Date of Completion

9-11-2015

Embargo Period

12-14-2015

Advisors

Florence Marsal / Jennifer Terni

Field of Study

Literatures, Cultures & Languages

Degree

Master of Arts

Open Access

Open Access

Abstract

The Indian Between History and Fiction.

This thesis represents a comparative study between two works of fiction, The Last of the Mohicans by James Fenimore Cooper (1826) and The Orenda by Joseph Boyden (2013) and questions their use of history in the literary representation of the Indian.

The two stories take place during the 7-year war between the Hurons, allies of the French and the Iroquois, allies of the English. Both authors place the Indian world in the center of their novels, thus responding to a western fascination for the American-Indian.

The Last of the Mohicans, despite its historical accents, seem more intensely born out of the Cooper’s imagination, than out of his desire to talk about history.
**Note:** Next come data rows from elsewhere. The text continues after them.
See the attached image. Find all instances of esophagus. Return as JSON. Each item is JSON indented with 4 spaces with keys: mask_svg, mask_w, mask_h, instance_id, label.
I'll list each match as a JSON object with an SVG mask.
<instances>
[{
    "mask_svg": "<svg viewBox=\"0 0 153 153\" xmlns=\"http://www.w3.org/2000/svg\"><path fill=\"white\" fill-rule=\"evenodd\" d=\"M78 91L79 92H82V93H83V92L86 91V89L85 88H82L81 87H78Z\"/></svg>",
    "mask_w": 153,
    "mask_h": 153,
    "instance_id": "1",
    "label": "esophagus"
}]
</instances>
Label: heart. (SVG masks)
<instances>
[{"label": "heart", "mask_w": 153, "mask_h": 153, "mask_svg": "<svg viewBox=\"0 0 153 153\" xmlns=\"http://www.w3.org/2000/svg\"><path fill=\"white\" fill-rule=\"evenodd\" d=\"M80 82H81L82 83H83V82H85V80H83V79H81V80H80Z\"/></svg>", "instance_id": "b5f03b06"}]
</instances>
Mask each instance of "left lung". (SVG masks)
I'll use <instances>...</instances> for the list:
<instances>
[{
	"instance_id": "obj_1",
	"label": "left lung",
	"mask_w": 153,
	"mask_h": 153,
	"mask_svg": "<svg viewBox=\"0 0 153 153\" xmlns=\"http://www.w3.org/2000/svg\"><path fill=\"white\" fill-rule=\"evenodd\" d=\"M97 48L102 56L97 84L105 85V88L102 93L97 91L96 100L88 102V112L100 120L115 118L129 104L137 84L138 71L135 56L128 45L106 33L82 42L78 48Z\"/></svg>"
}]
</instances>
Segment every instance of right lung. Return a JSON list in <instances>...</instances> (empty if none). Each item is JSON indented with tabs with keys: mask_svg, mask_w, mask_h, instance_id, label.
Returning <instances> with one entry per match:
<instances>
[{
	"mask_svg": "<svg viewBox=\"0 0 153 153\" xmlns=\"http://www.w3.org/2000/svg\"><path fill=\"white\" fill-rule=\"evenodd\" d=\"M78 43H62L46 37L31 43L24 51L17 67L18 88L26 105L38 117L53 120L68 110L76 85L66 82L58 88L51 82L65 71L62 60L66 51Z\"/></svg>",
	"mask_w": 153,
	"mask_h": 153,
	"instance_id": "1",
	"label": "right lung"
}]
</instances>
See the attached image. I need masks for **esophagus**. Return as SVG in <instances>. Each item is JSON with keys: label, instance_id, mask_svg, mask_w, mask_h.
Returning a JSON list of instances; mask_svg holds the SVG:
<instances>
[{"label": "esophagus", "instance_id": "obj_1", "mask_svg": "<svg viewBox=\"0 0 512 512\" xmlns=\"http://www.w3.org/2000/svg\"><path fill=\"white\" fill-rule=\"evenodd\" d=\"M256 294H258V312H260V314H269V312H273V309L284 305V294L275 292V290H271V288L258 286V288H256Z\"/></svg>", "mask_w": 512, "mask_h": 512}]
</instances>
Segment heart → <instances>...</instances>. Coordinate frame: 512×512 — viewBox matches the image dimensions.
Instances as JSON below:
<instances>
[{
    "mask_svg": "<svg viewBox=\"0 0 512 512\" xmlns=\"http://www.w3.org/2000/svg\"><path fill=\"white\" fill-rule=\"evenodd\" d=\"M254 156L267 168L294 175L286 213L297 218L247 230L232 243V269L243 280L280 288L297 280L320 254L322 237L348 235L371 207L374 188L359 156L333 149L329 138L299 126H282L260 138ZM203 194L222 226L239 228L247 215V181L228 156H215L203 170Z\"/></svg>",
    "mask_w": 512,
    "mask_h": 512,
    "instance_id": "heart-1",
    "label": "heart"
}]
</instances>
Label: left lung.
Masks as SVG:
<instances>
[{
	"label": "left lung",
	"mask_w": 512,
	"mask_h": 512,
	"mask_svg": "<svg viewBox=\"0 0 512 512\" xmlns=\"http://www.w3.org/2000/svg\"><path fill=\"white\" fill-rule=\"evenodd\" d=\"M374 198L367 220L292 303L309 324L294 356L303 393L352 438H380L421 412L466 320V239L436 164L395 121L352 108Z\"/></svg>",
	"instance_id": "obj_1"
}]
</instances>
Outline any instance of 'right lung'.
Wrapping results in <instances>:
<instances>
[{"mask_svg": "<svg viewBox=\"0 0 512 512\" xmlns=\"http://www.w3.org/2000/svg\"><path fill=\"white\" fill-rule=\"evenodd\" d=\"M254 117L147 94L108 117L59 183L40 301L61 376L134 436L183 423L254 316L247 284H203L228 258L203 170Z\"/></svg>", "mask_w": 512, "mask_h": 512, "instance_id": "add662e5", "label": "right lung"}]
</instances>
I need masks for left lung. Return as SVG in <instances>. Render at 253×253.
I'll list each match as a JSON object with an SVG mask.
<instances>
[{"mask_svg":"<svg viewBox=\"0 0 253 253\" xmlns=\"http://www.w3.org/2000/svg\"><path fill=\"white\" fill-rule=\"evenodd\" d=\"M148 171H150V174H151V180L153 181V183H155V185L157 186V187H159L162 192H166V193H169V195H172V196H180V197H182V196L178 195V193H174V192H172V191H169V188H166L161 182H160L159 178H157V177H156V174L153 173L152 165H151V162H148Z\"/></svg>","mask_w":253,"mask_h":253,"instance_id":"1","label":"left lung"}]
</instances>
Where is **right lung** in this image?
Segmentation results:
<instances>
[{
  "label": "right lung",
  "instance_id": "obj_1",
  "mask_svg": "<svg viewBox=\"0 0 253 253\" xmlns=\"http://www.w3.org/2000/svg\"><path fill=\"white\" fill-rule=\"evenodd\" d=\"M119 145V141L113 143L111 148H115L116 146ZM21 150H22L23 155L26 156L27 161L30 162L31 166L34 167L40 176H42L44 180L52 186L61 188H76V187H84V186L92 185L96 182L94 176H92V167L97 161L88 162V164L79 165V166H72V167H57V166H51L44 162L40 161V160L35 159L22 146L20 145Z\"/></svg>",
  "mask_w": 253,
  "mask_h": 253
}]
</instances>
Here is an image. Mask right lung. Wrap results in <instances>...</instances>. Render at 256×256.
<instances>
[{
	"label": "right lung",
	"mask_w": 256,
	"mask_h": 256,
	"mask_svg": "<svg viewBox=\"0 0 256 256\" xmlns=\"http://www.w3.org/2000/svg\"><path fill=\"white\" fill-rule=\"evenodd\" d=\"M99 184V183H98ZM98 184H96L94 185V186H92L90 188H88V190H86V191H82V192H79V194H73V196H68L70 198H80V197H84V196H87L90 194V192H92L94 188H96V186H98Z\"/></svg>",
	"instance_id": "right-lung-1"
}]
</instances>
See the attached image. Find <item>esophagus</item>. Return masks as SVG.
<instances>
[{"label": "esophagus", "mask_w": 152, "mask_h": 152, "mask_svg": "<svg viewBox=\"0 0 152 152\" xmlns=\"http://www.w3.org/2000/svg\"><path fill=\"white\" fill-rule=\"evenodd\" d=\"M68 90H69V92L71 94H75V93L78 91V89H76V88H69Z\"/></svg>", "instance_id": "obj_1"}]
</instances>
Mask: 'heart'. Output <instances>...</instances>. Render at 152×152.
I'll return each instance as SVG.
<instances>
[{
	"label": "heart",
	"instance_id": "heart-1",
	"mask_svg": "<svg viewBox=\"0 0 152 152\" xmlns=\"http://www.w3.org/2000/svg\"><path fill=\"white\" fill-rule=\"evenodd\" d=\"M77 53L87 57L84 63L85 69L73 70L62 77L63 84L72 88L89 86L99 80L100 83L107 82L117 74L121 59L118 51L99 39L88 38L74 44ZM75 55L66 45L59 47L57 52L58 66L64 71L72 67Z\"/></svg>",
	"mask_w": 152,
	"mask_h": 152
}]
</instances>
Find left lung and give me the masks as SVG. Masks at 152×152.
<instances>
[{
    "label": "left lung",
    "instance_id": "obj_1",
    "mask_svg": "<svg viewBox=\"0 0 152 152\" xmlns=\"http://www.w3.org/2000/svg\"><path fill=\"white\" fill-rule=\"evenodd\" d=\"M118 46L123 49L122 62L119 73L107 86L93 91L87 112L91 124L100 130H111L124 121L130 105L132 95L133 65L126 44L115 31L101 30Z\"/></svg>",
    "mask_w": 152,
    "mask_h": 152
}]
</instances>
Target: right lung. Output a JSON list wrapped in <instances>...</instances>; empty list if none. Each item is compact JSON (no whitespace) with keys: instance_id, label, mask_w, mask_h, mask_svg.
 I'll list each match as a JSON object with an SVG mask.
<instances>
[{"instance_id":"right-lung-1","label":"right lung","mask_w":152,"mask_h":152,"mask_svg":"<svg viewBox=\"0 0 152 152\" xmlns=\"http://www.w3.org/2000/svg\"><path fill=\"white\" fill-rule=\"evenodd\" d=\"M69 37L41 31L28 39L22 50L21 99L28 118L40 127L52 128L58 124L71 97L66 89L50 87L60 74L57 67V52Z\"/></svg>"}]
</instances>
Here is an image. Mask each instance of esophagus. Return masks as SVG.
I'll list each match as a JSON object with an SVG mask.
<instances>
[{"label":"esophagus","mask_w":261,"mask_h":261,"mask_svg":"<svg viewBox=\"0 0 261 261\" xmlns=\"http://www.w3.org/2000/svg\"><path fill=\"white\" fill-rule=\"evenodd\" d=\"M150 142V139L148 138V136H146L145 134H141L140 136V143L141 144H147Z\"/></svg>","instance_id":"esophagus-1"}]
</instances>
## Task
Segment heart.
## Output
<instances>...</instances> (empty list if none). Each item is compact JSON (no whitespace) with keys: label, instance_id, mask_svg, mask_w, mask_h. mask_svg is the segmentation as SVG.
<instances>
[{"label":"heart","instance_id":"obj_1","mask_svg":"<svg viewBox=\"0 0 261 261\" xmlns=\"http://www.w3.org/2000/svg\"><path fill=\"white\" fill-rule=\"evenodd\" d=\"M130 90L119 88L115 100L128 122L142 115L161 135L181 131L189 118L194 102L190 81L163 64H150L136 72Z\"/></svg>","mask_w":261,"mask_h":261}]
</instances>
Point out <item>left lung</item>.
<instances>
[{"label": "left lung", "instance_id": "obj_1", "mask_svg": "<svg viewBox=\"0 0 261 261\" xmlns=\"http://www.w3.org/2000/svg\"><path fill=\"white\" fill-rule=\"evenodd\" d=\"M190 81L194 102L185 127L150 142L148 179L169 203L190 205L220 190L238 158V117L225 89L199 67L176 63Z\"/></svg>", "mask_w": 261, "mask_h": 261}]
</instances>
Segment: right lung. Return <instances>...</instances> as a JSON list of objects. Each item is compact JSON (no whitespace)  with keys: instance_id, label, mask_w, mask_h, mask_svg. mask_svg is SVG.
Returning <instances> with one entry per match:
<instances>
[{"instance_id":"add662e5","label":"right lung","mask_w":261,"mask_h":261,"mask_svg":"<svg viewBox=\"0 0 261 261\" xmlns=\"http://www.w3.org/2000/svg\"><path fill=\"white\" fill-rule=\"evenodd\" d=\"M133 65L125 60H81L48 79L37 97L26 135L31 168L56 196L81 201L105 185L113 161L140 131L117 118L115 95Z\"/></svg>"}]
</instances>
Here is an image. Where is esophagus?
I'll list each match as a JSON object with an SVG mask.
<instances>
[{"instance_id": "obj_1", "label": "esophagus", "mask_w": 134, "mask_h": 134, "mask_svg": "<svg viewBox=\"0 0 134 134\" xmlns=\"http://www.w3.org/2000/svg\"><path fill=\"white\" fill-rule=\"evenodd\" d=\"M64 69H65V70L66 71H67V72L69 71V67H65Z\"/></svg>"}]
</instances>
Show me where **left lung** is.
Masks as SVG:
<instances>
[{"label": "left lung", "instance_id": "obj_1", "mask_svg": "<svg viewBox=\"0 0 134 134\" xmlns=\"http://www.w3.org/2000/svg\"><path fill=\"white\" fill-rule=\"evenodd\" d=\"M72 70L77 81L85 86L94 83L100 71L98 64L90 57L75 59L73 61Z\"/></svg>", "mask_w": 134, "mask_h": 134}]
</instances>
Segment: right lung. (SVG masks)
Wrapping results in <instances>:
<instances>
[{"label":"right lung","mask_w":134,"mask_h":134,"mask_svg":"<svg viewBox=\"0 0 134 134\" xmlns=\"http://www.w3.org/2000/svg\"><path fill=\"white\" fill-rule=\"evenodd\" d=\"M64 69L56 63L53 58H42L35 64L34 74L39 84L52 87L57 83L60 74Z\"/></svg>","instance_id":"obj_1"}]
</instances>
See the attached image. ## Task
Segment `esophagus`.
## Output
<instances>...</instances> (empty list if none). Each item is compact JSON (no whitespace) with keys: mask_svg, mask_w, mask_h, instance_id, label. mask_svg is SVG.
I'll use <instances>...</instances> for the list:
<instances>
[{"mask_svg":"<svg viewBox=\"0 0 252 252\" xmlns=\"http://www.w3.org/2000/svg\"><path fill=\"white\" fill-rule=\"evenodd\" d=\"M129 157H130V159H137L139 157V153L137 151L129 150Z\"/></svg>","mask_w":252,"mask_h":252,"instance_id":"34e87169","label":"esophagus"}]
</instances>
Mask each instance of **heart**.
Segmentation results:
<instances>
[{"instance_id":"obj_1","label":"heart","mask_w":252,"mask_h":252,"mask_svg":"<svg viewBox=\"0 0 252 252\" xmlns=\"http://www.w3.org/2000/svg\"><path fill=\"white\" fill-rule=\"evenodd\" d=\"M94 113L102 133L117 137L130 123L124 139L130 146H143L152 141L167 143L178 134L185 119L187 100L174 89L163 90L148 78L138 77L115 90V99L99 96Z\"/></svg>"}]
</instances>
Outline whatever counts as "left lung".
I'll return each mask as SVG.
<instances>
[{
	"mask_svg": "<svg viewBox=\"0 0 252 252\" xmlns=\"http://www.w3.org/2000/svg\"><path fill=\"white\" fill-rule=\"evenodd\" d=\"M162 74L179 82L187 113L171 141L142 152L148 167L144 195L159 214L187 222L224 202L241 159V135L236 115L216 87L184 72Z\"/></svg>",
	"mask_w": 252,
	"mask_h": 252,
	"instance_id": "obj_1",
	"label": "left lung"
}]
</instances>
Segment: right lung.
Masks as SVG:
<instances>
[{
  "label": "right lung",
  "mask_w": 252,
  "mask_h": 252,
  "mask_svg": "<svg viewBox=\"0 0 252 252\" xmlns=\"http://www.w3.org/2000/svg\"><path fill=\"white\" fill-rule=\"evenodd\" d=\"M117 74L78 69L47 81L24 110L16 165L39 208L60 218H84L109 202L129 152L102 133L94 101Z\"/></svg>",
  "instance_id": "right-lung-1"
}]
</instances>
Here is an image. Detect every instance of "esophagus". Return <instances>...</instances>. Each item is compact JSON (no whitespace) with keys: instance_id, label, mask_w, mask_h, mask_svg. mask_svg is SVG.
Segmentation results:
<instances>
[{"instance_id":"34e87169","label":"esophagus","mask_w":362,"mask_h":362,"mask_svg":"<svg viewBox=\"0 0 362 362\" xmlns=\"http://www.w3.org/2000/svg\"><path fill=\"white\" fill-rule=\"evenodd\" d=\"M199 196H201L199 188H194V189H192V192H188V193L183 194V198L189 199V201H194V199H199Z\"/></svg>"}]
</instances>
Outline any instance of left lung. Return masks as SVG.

On the other hand, the Orenda offers a more realistic view of the interaction between whites and Indians. Then, comparing these two novels means confronting fiction and reality, fiction and history, myth and reality. It is the myth behind the image of the Indian that the thesis seeks to deconstruct to better undo its ethnocentric tendency perpetuated by and through literature.

Boyden’s Huron origins make him sensitive to the history of the Indians by the Indians and those who were in direct contact with them. He tries to adopt an Indian perspective by offering a style that uses actual voices borrowed from a report made by a missionary in the XVIIth-Century. His characters live through a degree of reality that does not exist in Cooper’s work. Thus, we see that for Boyden, Indian voices seem more realistic than Cooper. They resonate louder for readers of the XXIst-century. However, despite its attempt to make the Indian speak for himself The Orenda remains gated in the same ethnocentric illusion that in the end offers the same romantic image of the Indian that we find in Cooper’s novel.

The work of each book, be it an historical-fictional novel for Cooper or a biographical novel based on memories collected in three testimonies for Boyden, still bear a nostalgic view of the Indian, as it flows freely between two forms, two opposite direction, between fiction and history.

The thesis is divided into 3 questions:

- First, how do these novels whose action takes place in the past take an historical perspective while staying modern and contemporary fiction? Two centuries after the work of Cooper, Boyden's novel confirms that the genocidal past of the Indians still haunts the Western mind.

- Secondly, we consider the concept of acculturation and how it works in the two novels. Namely, how have Europeans used this process to erase Indian culture, to conquer and take over their territory. We see that this process of acculturation is tracked differently in the two novels.

- Thirdly, how novels such as these by James Fenimore Cooper and Joseph Boyden contributed anyway and at different degrees, to the firmly implanted romantic image of Native Americans?

To attempt to answer these questions is to acknowledge the constantly moving frontier between history and fiction, a place of uncertainty where we find the Indian from these two novels.